Records of scene-based questions:

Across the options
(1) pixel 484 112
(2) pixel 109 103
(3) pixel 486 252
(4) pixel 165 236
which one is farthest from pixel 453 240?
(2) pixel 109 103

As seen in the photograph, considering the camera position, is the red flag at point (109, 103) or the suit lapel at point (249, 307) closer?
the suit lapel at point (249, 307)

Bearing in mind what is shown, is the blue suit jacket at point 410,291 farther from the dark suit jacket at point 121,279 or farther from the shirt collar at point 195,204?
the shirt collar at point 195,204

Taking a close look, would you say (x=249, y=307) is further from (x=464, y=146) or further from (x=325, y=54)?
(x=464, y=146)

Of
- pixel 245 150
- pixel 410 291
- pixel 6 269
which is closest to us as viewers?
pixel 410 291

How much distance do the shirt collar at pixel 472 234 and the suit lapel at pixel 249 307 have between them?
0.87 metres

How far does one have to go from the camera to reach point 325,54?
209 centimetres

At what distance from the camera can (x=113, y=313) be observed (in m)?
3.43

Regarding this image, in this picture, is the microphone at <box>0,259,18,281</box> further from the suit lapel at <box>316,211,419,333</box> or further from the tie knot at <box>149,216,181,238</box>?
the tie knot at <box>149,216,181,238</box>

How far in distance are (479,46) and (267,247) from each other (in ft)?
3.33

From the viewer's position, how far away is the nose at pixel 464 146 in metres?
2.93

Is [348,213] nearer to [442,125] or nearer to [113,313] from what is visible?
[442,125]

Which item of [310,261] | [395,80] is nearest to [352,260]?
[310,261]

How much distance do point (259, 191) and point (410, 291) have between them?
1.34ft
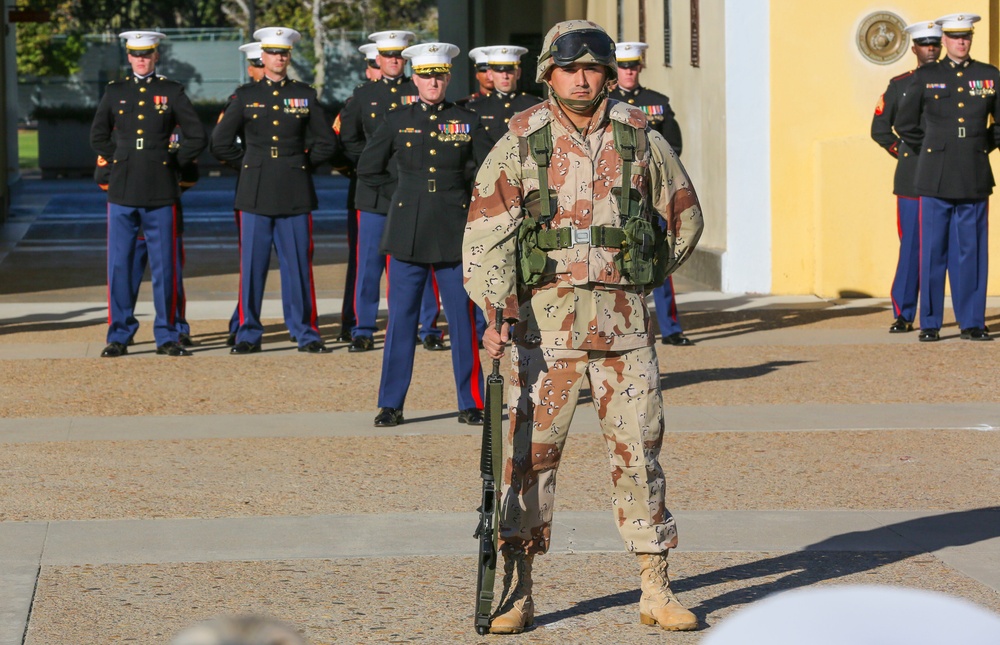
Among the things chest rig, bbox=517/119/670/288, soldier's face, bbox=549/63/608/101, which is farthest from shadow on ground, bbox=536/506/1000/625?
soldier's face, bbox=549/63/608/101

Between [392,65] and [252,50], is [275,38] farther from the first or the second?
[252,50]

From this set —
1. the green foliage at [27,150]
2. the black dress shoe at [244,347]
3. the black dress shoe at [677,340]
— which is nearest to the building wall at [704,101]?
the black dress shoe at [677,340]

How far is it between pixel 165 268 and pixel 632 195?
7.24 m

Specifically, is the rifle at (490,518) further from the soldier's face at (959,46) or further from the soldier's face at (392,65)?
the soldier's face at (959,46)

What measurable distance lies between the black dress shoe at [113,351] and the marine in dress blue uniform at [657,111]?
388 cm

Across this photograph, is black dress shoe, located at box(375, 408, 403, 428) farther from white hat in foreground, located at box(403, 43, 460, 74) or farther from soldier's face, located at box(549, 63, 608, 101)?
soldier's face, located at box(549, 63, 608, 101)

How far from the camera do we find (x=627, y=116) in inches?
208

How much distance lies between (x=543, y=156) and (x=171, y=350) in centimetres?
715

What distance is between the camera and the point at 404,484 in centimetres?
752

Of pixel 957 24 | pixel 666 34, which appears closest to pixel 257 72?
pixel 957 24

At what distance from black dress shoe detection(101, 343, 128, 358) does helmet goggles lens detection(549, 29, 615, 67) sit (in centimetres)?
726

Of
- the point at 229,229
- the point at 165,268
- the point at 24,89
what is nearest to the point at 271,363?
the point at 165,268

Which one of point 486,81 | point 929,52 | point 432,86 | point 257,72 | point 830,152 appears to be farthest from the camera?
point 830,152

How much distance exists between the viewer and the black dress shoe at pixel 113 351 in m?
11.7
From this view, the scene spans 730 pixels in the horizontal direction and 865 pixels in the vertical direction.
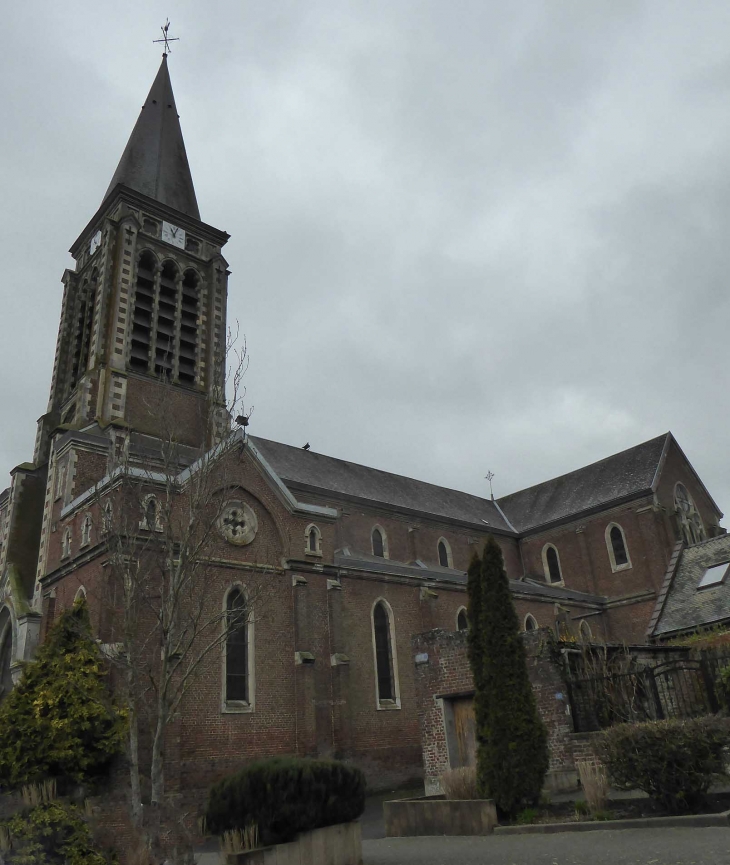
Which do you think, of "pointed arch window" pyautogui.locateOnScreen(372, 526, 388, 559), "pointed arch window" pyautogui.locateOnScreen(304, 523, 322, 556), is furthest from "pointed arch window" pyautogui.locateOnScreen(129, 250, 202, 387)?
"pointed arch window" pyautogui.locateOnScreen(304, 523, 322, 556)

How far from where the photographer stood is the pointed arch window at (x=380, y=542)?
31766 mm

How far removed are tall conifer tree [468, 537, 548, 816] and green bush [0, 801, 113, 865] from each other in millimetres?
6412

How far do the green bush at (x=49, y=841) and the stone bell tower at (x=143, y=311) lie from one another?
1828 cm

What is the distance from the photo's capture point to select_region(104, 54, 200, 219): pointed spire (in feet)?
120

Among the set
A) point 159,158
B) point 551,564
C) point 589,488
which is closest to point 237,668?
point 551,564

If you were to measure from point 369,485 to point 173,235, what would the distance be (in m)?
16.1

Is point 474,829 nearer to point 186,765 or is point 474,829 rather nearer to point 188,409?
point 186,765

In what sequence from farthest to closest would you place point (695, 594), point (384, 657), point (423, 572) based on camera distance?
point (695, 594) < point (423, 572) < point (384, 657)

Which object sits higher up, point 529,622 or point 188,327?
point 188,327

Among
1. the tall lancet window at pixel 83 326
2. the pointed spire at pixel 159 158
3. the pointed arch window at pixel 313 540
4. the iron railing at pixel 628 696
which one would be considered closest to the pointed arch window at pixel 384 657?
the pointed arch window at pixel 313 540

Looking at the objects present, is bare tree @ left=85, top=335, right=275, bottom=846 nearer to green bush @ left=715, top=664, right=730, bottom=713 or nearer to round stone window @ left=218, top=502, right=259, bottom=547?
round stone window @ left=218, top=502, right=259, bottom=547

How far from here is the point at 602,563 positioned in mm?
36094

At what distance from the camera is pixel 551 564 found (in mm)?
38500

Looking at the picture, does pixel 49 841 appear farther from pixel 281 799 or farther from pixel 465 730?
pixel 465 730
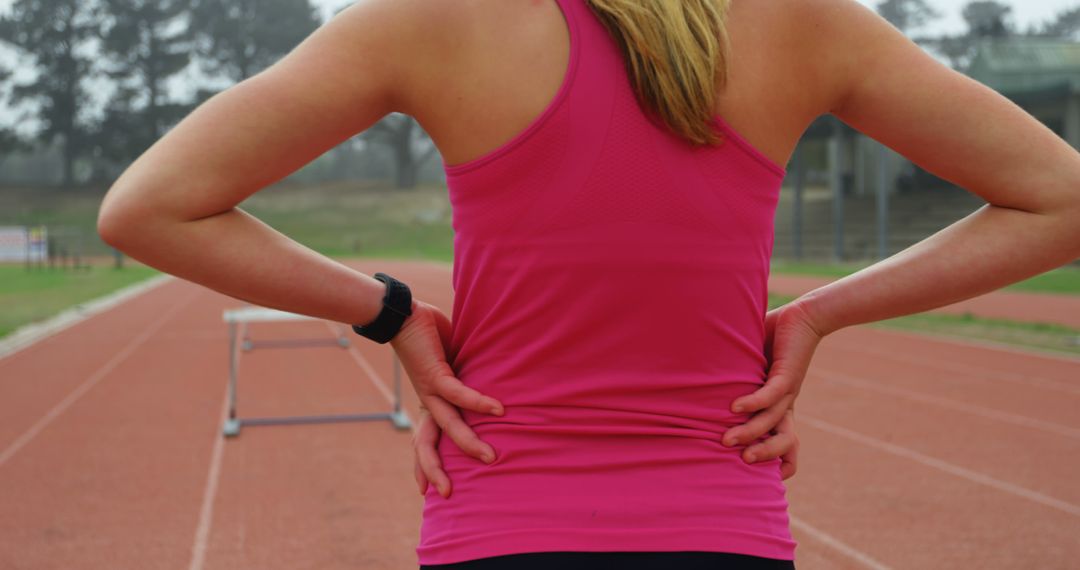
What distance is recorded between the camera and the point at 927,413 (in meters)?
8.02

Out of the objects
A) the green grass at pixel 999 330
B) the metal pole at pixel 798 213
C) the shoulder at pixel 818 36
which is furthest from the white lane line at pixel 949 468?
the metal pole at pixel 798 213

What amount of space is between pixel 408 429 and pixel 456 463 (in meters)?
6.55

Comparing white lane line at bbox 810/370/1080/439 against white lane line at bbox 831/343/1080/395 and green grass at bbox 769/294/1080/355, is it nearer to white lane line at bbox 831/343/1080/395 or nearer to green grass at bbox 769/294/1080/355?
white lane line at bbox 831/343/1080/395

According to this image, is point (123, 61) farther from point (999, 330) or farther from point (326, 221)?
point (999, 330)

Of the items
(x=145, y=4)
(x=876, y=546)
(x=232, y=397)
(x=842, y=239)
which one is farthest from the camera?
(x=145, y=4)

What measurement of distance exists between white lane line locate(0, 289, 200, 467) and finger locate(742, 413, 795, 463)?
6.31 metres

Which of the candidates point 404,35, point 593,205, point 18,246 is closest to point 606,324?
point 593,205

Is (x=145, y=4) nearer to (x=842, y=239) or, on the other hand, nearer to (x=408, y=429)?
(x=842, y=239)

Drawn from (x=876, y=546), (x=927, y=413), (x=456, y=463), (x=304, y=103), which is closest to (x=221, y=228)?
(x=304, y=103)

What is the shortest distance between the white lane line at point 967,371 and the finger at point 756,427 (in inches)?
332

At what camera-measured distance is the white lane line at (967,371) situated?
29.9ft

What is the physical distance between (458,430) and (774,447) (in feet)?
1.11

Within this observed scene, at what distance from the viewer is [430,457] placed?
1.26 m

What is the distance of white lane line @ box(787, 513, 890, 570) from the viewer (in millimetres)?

...

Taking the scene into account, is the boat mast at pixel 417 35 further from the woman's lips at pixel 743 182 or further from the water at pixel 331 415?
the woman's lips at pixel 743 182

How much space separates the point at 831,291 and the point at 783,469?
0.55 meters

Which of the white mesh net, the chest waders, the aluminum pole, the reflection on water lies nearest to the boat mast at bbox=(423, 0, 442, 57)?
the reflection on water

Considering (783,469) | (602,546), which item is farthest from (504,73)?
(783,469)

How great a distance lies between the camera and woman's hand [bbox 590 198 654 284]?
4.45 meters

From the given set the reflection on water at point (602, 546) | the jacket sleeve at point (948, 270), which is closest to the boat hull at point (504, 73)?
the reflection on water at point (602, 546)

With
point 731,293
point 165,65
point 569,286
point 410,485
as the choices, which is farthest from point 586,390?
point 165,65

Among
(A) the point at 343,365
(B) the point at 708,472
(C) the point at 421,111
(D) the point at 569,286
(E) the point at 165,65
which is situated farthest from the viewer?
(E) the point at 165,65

--

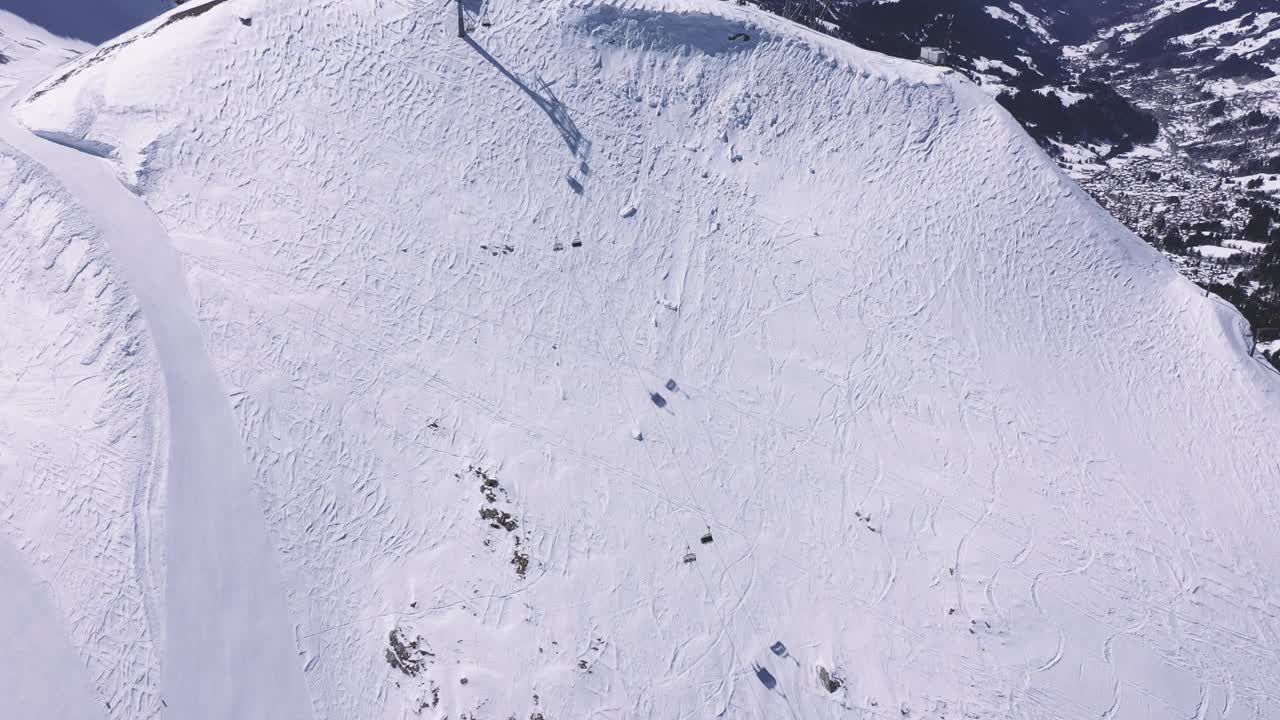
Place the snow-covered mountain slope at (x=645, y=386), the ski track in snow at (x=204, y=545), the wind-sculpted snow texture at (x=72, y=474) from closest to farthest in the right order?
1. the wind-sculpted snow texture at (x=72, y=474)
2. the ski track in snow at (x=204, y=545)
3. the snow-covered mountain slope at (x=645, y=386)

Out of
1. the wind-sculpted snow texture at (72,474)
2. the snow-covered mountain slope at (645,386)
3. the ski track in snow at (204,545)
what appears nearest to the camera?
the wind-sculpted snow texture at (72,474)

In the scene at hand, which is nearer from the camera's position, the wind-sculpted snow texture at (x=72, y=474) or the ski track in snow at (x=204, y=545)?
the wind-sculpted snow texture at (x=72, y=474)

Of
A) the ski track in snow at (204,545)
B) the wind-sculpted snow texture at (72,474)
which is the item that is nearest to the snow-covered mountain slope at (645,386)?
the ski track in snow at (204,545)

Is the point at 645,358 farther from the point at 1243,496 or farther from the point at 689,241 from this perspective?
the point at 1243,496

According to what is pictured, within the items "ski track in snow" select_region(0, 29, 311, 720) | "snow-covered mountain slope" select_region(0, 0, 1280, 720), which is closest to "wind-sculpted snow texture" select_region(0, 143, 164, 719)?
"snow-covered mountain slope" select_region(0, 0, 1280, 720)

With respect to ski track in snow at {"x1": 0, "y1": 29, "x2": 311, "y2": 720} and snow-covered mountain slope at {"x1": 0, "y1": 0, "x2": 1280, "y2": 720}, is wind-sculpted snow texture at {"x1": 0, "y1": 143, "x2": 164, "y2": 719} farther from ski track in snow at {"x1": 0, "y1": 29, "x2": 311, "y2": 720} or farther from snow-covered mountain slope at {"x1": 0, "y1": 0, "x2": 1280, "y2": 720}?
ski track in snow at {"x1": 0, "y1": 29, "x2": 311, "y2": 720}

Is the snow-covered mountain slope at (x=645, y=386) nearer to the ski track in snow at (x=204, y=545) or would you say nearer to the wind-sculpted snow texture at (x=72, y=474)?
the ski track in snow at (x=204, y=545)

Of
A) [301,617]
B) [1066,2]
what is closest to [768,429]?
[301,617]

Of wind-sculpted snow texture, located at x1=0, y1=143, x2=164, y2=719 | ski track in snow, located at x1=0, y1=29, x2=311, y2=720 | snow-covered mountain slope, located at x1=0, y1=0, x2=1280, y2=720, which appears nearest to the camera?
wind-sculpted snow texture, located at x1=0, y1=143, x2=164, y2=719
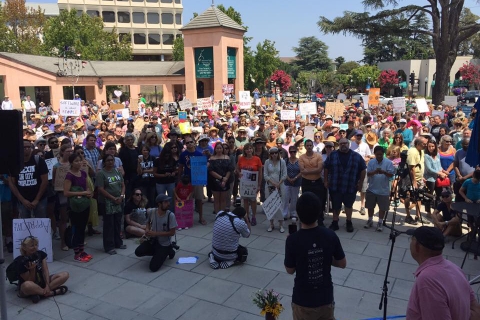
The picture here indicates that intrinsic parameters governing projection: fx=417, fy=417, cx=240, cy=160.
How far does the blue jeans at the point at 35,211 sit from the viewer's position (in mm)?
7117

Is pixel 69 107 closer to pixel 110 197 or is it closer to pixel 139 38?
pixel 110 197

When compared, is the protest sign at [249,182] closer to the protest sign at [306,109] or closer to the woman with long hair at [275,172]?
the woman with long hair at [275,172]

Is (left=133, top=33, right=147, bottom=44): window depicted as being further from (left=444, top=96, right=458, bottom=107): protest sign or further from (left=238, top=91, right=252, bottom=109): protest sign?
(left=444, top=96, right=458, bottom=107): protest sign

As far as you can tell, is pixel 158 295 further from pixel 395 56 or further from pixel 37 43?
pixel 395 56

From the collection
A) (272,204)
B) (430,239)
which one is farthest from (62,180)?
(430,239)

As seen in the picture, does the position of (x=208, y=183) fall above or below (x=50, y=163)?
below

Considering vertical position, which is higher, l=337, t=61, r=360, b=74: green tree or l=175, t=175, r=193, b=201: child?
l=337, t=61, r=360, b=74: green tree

What is needed:
Copy out the lines starting at the line that contains "Bearing in mind" and ending at the line that contains "0.87 metres", changing "suit lapel" to "jacket lapel" and leaving everything else unchanged.

Output of the exercise:
Bearing in mind what is shown, is the blue suit jacket at point 410,291 farther from the dark suit jacket at point 121,279 or farther from the shirt collar at point 195,204?
the shirt collar at point 195,204

Taking a close look, would you say (x=249, y=307) is further from (x=464, y=146) or further from (x=325, y=54)?
(x=464, y=146)

Of
- pixel 245 150
- pixel 410 291
- pixel 6 269
which is closest to us as viewers?
pixel 410 291

How much distance do the shirt collar at pixel 472 234 and the jacket lapel at pixel 249 307 have between them?
0.87 metres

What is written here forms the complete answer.